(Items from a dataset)
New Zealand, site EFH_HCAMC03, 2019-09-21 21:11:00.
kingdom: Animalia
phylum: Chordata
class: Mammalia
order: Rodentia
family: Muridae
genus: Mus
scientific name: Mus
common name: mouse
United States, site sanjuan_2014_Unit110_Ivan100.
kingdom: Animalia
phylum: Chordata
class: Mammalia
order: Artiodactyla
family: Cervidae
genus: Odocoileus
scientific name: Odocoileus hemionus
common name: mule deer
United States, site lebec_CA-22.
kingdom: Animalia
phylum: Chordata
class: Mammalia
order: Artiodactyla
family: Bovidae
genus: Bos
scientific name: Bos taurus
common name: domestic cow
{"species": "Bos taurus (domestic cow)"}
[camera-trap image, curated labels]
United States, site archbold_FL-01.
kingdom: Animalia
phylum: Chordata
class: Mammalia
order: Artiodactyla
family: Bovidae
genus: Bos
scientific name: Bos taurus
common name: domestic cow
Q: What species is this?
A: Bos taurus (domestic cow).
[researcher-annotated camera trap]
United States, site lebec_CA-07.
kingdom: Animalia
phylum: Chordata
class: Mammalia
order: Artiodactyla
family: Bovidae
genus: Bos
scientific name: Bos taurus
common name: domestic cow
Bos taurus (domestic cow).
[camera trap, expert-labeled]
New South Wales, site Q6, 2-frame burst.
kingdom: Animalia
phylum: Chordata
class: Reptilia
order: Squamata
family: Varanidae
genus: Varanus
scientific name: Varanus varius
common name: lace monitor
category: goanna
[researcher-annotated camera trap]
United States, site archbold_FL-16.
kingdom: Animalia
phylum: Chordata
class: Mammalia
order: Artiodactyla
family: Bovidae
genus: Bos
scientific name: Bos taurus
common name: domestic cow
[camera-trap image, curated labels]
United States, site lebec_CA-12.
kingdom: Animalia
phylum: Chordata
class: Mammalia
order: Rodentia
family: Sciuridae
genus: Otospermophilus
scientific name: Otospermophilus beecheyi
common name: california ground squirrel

-- Task item --
Wherever the string "United" occurs in the data, copy the line that holds it.

-- Result for this exercise --
United States, site sanjuan_2014_Unit110_Ivan100.
United States, site lebec_CA-22.
United States, site archbold_FL-01.
United States, site lebec_CA-07.
United States, site archbold_FL-16.
United States, site lebec_CA-12.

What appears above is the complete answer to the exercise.